## REQUIREMENT:
Leaving out the pictures, restate each record below word for word.

++++

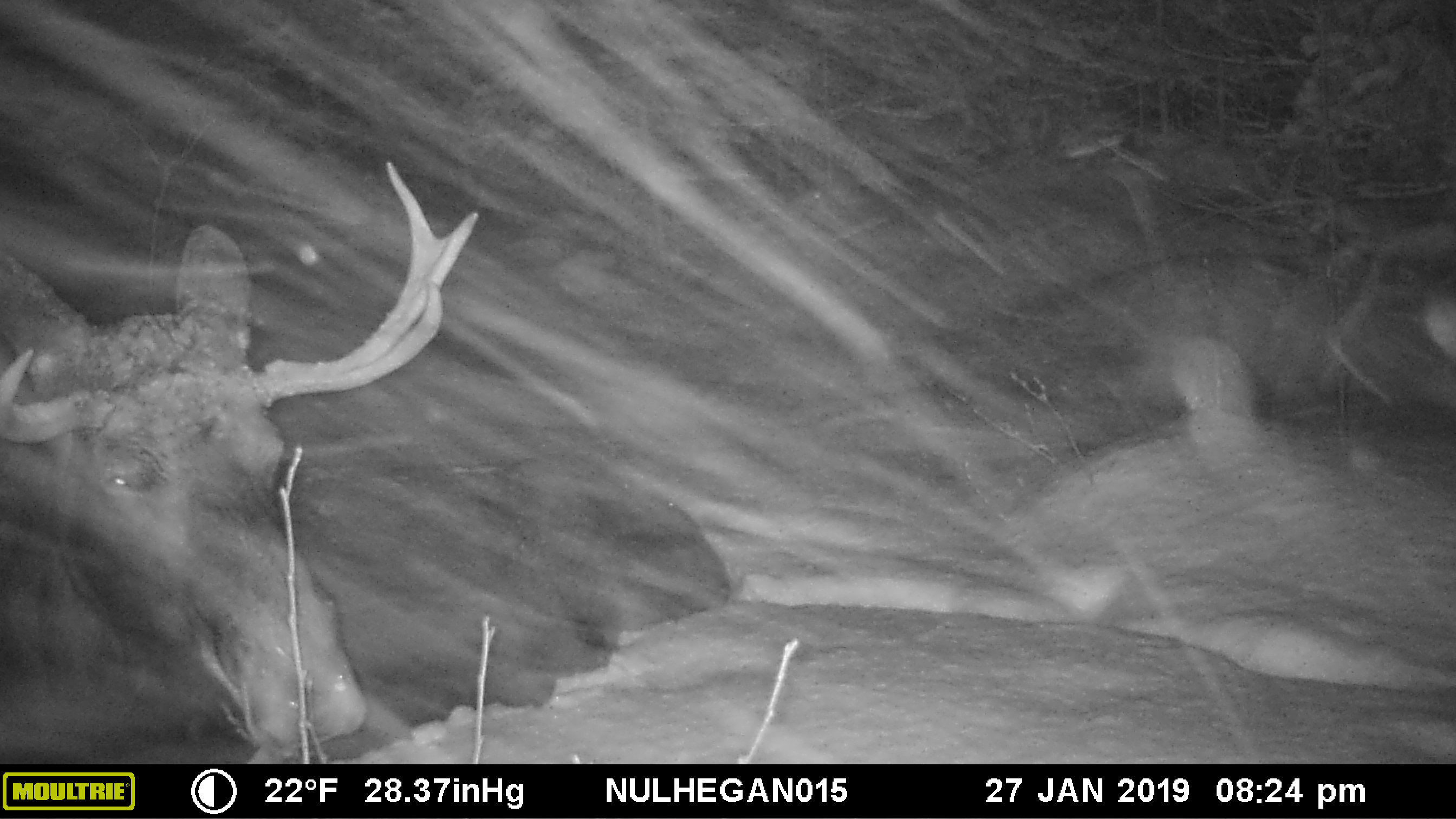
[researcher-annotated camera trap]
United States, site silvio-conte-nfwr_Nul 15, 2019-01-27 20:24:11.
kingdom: Animalia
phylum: Chordata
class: Mammalia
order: Artiodactyla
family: Cervidae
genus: Alces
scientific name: Alces alces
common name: moose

++++

## RESPONSE:
[researcher-annotated camera trap]
United States, site silvio-conte-nfwr_Nul 15, 2019-01-27 20:24:11.
kingdom: Animalia
phylum: Chordata
class: Mammalia
order: Artiodactyla
family: Cervidae
genus: Alces
scientific name: Alces alces
common name: moose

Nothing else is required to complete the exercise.